Some transformerless mikes have pathetic headroom. Disgusting. We're besotted with this phantom-power philosophy. Most of the mikes draw only I damn milliamp at 48 volts, max. That's 48 mW of energy; it doesn't give you a lot of headroom. I want a mike that can shove 3 volts, +12 dBm, down a line, 20 to 20k, boom! Why so much voltage? Suppose you take a capacitor mike that produces 10-mV output with 74-dB SPL input. At 144 dB SPL, the mike will put out over 3 volts.

You've said that we experience sound down to 3 Hz, and that reproduction down to this frequency is essential. Do studio consoles go down that far?

No. The average console has all these cumulatively rubbish electronics in it. If you cascade 10 amplifiers, each with a response down 1 dB from 20 Hz to 20 kHz, you end up with a cumulative 10 dB down from 20 Hz to 20 kHz. So you must minimize all degradation. Since I use a lot of transformers in my stuff, each transformer must be very wideband.

Unfortunately, the average manufacturer looks at only one piece of equipment, in isolation. They quote a tape machine as having a response of 50 Hz to 15 kHz, +/- 1 dB, and say that's fine. Yes, in isolation. But not as a cumulative system. Tony Faulkner uses a mixing console of mine, full of tubes and transformers, but it's vastly flatter than most of the mixing consoles on the market.

What's your overall design philosophy?

Audio devices should not have a sound of their own; they should be virtually a black box. The results prove themselves in recordings using my products. They do the job.

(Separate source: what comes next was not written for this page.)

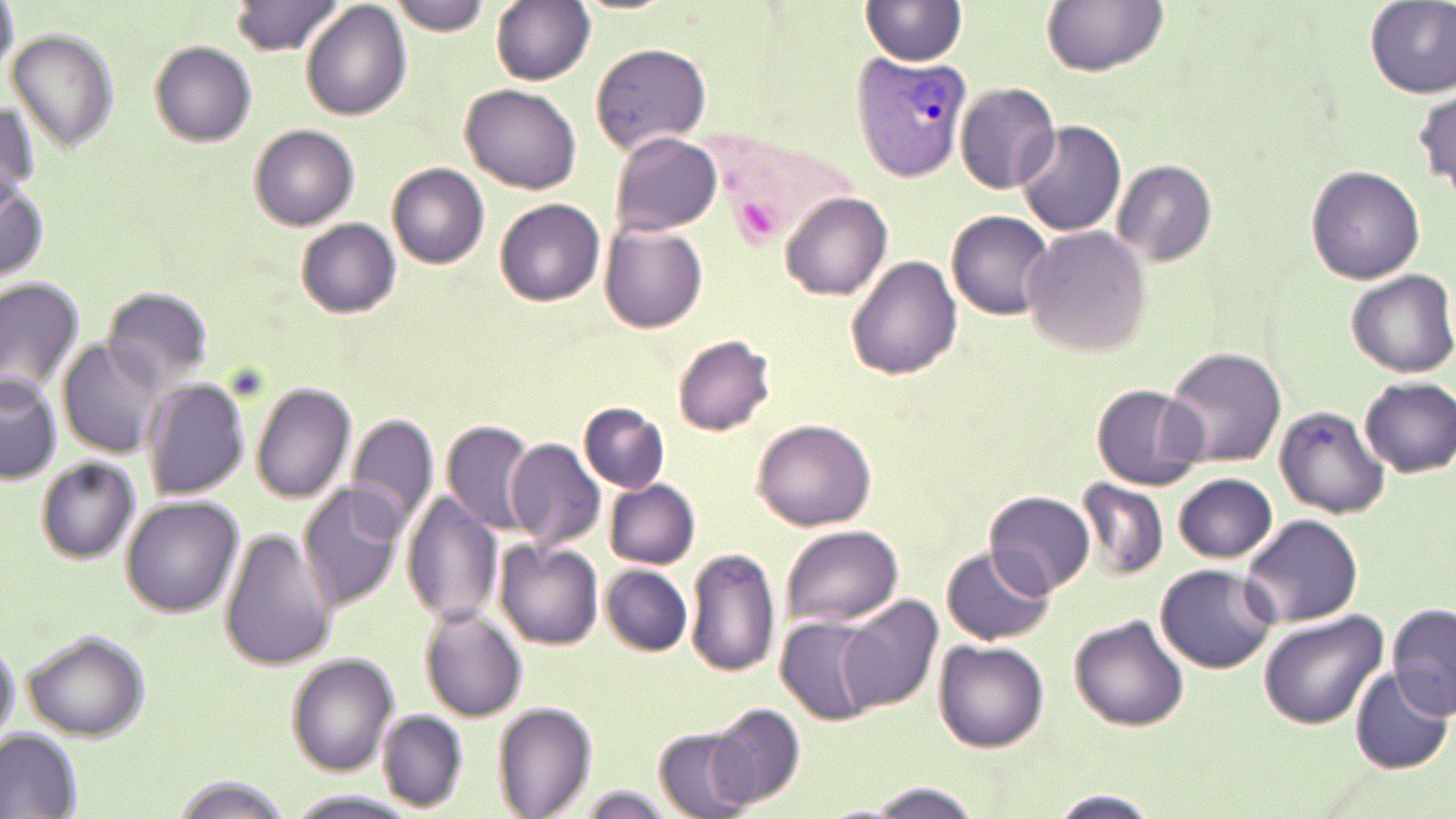 Approximate bounding boxes as (x1, y1, x2, y2) in pixels. Uninfected red blood cell locations: (232, 0, 344, 57), (490, 0, 595, 86), (1041, 0, 1169, 74), (0, 1, 18, 84), (301, 1, 410, 120), (390, 1, 492, 34), (863, 1, 968, 66), (1363, 1, 1455, 98), (8, 29, 119, 152), (589, 41, 713, 155), (150, 42, 257, 145), (954, 82, 1061, 193), (461, 83, 582, 194), (1413, 89, 1456, 190), (2, 101, 41, 199), (1015, 120, 1126, 238), (250, 124, 359, 231), (608, 131, 722, 237), (1112, 159, 1216, 267), (388, 162, 491, 270), (1305, 165, 1425, 285), (1, 176, 49, 283), (781, 192, 893, 300), (495, 198, 606, 307), (947, 211, 1055, 319), (295, 218, 400, 318), (600, 223, 707, 333), (1020, 225, 1150, 355), (846, 255, 962, 379), (1345, 271, 1456, 377), (0, 277, 84, 401), (100, 285, 213, 394), (674, 334, 777, 435), (59, 339, 167, 455), (1162, 346, 1287, 468), (2, 377, 61, 484), (142, 377, 251, 500), (1359, 377, 1456, 476), (251, 381, 357, 503), (1091, 382, 1209, 489), (579, 401, 671, 492), (1275, 405, 1390, 519), (345, 412, 440, 535), (752, 418, 876, 531), (440, 419, 534, 534), (425, 434, 524, 598), (505, 440, 607, 558), (36, 457, 141, 563), (1173, 473, 1278, 563), (605, 479, 700, 568), (1075, 479, 1170, 581), (297, 483, 407, 609), (983, 490, 1096, 600), (402, 491, 504, 627), (122, 497, 244, 617), (1241, 514, 1364, 628), (778, 523, 902, 629), (218, 530, 339, 671), (497, 541, 604, 649), (940, 543, 1057, 648), (684, 547, 783, 678), (1155, 563, 1281, 672), (600, 565, 694, 655), (834, 594, 941, 712), (1388, 602, 1456, 718), (420, 607, 527, 721), (1257, 611, 1389, 728), (776, 615, 878, 726), (1070, 616, 1188, 730), (0, 628, 20, 750), (22, 631, 150, 742), (934, 640, 1048, 751), (286, 652, 400, 774), (1350, 668, 1453, 774), (492, 701, 597, 819), (703, 702, 807, 810), (377, 710, 467, 809), (0, 726, 84, 819), (653, 726, 755, 818), (167, 774, 293, 818), (856, 782, 988, 817), (563, 784, 684, 818), (286, 789, 423, 819), (1047, 791, 1163, 819). Plasmodium vivax-infected red blood cell locations: (851, 49, 971, 185), (705, 126, 859, 256). Slide-level diagnosis: Plasmodium vivax. Image is 1456×819 pixels. May-Grünwald-Giemsa stain. Captured at 1000x magnification. Single field of view. Optical microscopy. Thin blood smear.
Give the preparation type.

Whatever the device is, I look at it and say, can that device be logically improved? Forget about cost. Companies like Neumann charge a lot of money, but I say, could they make that product a little better and charge a little more for it? Try to make things better, whether it's outrageous or not. Somebody will want it and will pay for it.

Any last words?

I try to provoke people. I'm sick and tired of the me-too factor, the lemming factor. Just because everybody else wants to jump off a cliff doesn't mean I have to.

Many audio companies tend to rest on their laurels and don't bother to take the next step forward. They should leap ahead instead of staying on the back burner. They have the potential to be stunning.

Discography

The two recordings below, among the finest-sounding available, were made with de Paravicini’s modified tape machines and microphones.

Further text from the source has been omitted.